Зонар же бывал в доме Антулы каждый день. Когда приходили мы, он уже сидел в любимом своем углу с той же самоуверенной усмешкой. Губа его быстро зажила, и скоро он уже, как все, мог жевать смолку и щелкать орехи. Он почти всегда молчал, только блестел глазами да редко смеялся. С Антулой, как я замечала, не говорил, даже не смотрел на нее. Все, приходя, приносили что-то вдове в дар – еду ли, куски войлока или тканей. Приносил ли что-то Зонар, я не видела ни разу, и Антула, любившая хвастать подарками перед гостями, особенно перед парнями, подбивая их приносить больше и вкуснее, чем другой, ни разу не сказала о гостинце Зонара.

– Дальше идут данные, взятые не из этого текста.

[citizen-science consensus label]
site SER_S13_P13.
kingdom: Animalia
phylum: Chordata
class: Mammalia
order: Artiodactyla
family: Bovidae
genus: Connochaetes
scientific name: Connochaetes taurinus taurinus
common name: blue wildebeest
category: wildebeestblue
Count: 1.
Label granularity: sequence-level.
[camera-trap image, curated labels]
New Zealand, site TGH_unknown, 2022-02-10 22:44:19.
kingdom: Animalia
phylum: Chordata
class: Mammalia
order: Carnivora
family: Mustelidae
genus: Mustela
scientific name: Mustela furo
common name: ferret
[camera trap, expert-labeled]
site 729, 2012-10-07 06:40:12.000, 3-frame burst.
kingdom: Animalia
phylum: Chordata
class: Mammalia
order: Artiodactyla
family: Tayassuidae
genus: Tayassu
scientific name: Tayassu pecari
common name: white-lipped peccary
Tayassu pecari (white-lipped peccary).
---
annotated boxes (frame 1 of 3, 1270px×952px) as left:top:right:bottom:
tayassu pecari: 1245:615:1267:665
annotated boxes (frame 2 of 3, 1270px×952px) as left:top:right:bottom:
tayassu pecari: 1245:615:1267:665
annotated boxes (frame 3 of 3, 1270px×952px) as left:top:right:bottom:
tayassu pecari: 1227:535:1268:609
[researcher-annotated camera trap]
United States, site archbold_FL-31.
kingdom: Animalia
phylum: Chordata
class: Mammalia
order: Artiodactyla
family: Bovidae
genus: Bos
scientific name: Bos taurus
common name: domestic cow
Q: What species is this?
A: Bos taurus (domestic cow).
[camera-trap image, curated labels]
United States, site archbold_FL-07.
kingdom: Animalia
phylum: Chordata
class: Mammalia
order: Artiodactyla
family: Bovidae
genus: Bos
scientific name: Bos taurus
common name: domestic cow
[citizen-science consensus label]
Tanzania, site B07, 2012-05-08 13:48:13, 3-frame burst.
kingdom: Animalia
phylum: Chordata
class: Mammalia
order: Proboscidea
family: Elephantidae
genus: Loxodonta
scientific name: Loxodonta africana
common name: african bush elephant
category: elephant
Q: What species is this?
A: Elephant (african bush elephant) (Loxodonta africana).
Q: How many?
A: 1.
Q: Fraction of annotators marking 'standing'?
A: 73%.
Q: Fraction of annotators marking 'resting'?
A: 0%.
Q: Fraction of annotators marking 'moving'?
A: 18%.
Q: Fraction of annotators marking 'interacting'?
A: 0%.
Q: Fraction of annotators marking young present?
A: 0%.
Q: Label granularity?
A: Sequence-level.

Мне она казалась мрачнее, чем в первый день. Лицо сильнее мазала белой глиной. Иногда особенно резкой была, словно раздражена или держала в сердце обиду, тогда выглядела совсем дурной и старой. Было видно, что Очи она невзлюбила, но боялась.
А моя лесная дева совсем свыклась с жизнью в стане. Все подарки, какие получала, она сумела пристроить к одежде, чтобы больше походить на стойбищенских дев, но от этого только страннее смотрелась. На подошвы сапог нашила красные кусочки войлока каким-то странным узором и теперь всюду гордо садилась, не стесняясь показать ступни. Шуба у нее была видом совсем не такая, как у нас, сшита иначе и носилась мехом внутрь. Очи вывернула ее и к серому меху козы прикрепила кусочки меха черного жеребенка. Вроде бы так и украшают шубы обычно, но Очи сделала это по-своему, совсем непохоже. Еще ей достался теплый цветной нагрудник, какие носят пастухи, и она надевала его, не задумываясь. Даже вырезала и хотела нашить себе на шапку рыкающую голову лесной кошки, но я остановила ее: посвящение наше было еще не завершено, чтобы зверьков носить, да и шапка у Очи была детская, а не воинская, смешно бы смотрелся зверек на такой шапке.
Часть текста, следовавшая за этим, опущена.